The point is that you install a packaged distribution and it comes up
working. It's the same reason that all other programs have been RPM
> Freeing k12ltsp from the Fedora (or
> RHEL) distribution would in essence duplicate the ltsp project, be
> confusing and lose the turnkey singularity.
Once installed, every linux distribution is mostly the same as
every other, minus some preferences and politics. Supporting another
distribution is just a matter of some duplicated work in the packaging
and that's been done for hundreds/thousands of other programs. Why
should ltsp and the educational program bundle be different?
> In fact, when you previously mentioned the efforts of 'some' to
> standardize ldap on k12ltsp - I knew that you were speaking of David
> Trask - an educator on the east coast who was struggling to provide a
> turnkey set of scripts to implement a singular visioned openldap
> implementation based upon samba and IDEALX scripts and I suggested that
> though his idea had merits for his purposes, it was limiting rather than
> enabling and if implemented by unknowledgable administrators, would
> create a class of users utterly incapable of solving problems, incapable
> of implementing wider usage and rather tunnel visioned and the worst
> thought of all, creating a network where no one could log in and no one
> could figure out why.
I didn't understand your position then and I don't understand it now. A
packaged, scripted install of an authentication system is no more or
less likely to fail than any other component in a linux distribution,
including the kernel and device drivers. None of those are perfect and
people who don't understand them still manage to use them and survive
failures by following the advice of others with identical
installations. Can you explain how LDAP differers from (say) X in terms
of not being usable when automatically installed? Or how administrators
would be better off building a custom solution which will have unique
failure modes instead of using exactly the same as a large number of
others so problems have a common solution?
> In summary, I find the
> IDEALX scripts rather arcane, worthless for my purposes and don't use
> them except in the situations where I need to 'vampire' an NT server
> over to a Linux based system with openldap backend.
I don't recall that you mentioned a better alternative. If there isn't
one, then it's still better than nothing or unique customization. For
the k12ltsp purposes (which seem pretty general to me) it appears to be
> My point in covering
> this ground again is if k12ltsp loses it's singularity then what would
> the project goals be?
I'm not sure I understand the question. It is a matter of packaging a
few extra things that are missing in the distributions. Why shouldn't
they be packaged for as many distributions as openoffice is? The
packaging and inclusion serves the same purpose. Being able to net-boot
a thin client is a pretty generic application and the educational apps
are just like any others that you may or may not want to install.
> But bringing this full circle - I don't know what k12ltsp values
> most...if it were stability, longevity and continuity, then the
> CentOS/RHEL base totally makes more sense to me than Fedora Core 3 as it
> would appear that based upon history, Fedora Core 3 will EOL somewhere
> between September and October - relying upon fedora-legacy for updates -
> which may be OK since it would seem that FC-3 would be a very good
> choice for longevity by fedora-legacy - provided you can get 're-spins'
> of the iso's ;-)

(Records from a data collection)
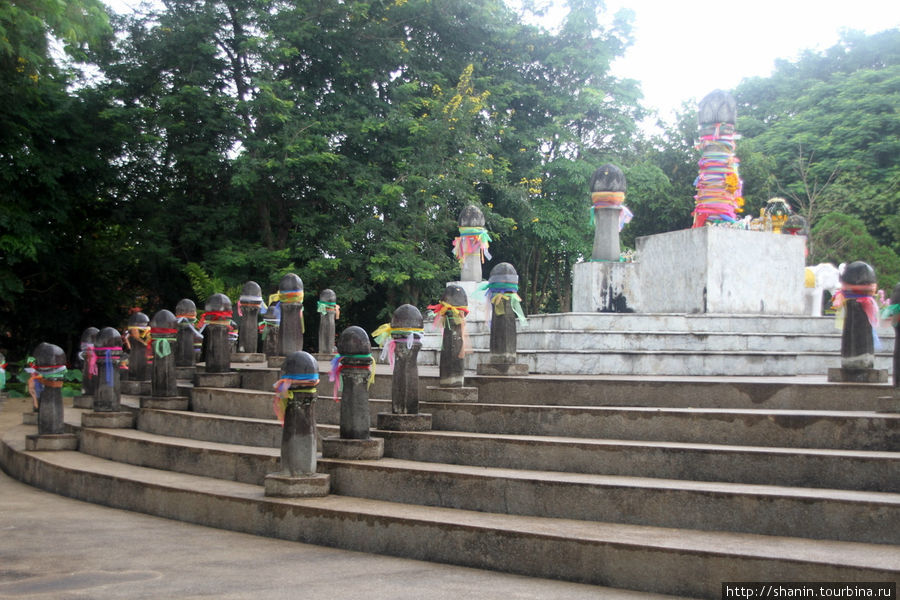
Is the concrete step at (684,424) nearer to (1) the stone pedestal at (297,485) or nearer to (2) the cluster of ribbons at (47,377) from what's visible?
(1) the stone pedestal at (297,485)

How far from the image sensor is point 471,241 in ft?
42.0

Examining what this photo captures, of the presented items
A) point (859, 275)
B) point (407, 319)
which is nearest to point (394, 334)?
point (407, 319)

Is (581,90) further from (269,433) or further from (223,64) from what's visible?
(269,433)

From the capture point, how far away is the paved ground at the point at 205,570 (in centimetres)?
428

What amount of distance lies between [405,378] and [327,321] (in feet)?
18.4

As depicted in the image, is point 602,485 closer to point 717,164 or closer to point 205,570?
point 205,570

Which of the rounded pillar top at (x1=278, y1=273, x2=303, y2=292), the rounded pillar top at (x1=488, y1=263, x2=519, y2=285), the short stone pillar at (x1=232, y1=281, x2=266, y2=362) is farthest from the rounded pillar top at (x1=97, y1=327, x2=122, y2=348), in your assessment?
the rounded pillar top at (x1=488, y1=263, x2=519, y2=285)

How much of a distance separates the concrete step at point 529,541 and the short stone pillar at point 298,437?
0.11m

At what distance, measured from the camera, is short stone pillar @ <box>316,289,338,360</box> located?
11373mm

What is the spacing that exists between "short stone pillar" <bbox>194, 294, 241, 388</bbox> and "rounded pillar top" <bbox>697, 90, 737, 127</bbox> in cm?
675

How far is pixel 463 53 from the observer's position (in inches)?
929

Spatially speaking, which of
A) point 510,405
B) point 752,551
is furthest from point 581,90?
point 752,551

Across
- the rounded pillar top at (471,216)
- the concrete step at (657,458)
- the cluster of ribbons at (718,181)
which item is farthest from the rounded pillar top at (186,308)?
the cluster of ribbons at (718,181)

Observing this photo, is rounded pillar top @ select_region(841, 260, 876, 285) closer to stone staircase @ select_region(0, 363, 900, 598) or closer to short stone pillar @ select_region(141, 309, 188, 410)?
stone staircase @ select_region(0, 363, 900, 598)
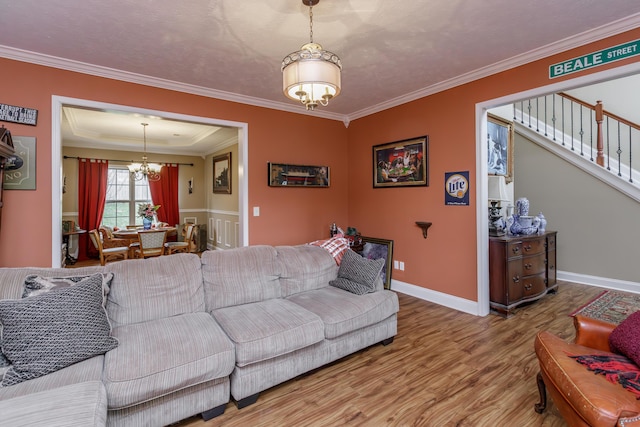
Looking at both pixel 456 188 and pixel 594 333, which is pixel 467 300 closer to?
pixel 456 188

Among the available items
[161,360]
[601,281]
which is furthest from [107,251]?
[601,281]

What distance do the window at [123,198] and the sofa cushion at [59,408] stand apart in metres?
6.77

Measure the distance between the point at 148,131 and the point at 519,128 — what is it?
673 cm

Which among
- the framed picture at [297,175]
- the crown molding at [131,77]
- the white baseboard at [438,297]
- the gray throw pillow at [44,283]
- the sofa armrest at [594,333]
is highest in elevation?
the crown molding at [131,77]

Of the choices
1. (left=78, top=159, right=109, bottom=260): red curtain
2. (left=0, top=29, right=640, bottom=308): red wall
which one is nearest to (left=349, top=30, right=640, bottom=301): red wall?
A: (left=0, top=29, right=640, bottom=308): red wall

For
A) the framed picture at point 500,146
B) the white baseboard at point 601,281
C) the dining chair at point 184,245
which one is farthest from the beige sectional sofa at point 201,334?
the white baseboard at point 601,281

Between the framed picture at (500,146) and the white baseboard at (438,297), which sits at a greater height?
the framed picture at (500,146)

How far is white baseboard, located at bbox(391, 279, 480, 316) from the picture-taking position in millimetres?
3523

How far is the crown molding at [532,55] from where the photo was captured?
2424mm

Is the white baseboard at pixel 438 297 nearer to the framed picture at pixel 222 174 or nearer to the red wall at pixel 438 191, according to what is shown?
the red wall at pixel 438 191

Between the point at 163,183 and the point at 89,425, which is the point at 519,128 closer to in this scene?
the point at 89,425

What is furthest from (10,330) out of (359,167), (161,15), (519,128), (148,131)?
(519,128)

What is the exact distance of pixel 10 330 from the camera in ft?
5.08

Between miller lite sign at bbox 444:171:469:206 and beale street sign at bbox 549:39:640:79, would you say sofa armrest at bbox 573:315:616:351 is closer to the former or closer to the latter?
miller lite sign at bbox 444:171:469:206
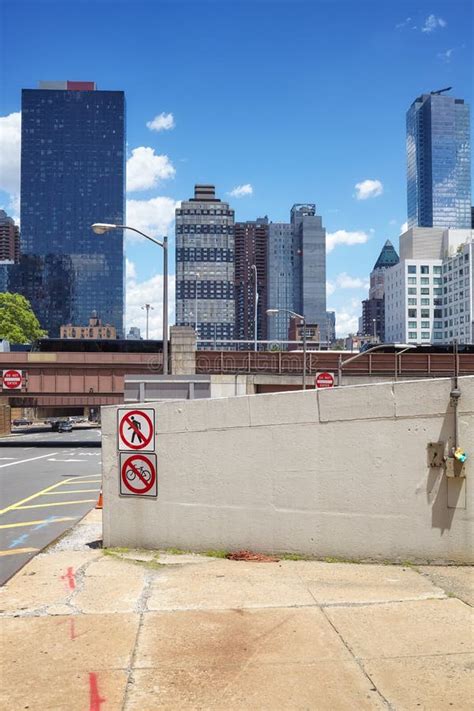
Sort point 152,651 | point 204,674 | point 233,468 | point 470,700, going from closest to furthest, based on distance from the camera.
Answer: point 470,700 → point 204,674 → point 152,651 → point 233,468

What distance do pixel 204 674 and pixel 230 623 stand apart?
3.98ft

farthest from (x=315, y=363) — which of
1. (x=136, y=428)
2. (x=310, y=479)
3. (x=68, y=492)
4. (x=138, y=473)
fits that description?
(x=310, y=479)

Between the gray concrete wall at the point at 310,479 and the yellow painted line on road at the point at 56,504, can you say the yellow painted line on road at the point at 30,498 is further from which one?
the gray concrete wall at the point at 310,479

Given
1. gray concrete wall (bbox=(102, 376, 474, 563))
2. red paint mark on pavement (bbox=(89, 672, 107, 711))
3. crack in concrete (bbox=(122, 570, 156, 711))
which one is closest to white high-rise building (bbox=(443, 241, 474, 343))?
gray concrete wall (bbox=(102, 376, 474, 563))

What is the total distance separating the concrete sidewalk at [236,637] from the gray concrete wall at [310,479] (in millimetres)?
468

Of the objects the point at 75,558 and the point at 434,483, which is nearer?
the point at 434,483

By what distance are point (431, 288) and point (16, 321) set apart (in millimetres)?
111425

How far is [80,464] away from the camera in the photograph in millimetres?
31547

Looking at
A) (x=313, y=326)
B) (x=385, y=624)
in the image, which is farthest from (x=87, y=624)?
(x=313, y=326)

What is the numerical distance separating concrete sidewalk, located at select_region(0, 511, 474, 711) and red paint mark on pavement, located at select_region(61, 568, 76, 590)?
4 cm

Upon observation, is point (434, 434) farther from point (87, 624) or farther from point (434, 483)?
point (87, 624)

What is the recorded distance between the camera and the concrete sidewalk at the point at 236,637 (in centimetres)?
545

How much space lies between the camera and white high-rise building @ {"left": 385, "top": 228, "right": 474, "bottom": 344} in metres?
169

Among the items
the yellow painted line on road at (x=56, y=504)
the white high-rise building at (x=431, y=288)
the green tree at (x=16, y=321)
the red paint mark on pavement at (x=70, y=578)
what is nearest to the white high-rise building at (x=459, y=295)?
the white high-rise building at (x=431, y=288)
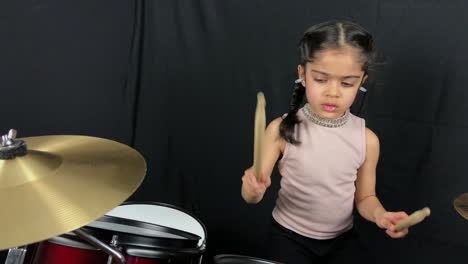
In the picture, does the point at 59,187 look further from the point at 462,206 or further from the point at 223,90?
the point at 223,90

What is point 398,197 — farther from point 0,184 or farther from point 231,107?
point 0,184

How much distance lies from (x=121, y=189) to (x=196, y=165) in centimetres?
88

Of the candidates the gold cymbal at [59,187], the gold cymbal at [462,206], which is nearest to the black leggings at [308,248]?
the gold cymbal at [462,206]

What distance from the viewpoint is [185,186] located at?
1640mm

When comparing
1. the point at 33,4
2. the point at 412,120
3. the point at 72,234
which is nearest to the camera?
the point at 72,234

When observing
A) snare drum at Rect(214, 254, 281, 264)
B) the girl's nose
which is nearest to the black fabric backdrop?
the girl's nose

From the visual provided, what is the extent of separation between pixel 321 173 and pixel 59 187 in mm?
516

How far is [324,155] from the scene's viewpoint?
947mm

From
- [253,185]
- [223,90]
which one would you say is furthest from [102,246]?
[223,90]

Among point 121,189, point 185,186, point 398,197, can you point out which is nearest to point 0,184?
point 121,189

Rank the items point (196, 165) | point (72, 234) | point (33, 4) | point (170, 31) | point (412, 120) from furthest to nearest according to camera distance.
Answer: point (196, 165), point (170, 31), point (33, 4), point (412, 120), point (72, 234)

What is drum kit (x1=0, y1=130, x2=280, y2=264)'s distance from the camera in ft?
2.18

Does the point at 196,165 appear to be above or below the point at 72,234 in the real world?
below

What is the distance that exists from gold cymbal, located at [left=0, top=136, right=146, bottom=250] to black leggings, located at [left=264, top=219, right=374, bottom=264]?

Task requirements:
(1) In the k12ltsp discussion, rewrite the paragraph beginning "I didn't understand your position then" more briefly, keeping its main facts.
(2) Reproduce the stretch of the k12ltsp discussion from "The point is" through "the turnkey singularity.", substituting "prebuilt distribution" for "packaged distribution".
(3) In the k12ltsp discussion, when does the quoted writer expect Fedora Core 3 to reach end of life?

Responses for each task:
(1) The writer still doesn't understand the other person's position. A packaged, scripted install of an authentication system is no more likely to fail than any other part of a Linux distribution, including the kernel and device drivers. None of these are perfect. Still, people who don't understand them use them and survive failures by following advice from others with identical installations. The writer asks how LDAP differs from X in being unusable when installed automatically. The writer also asks why administrators would be better off with a custom solution that has unique failure modes, rather than a common setup whose problems have a shared solution.

(2)
The point is that you install a prebuilt distribution and it comes up
working. It's the same reason that all other programs have been RPM
> Freeing k12ltsp from the Fedora (or
> RHEL) distribution would in essence duplicate the ltsp project, be
> confusing and lose the turnkey singularity.

(3) Somewhere between September and October.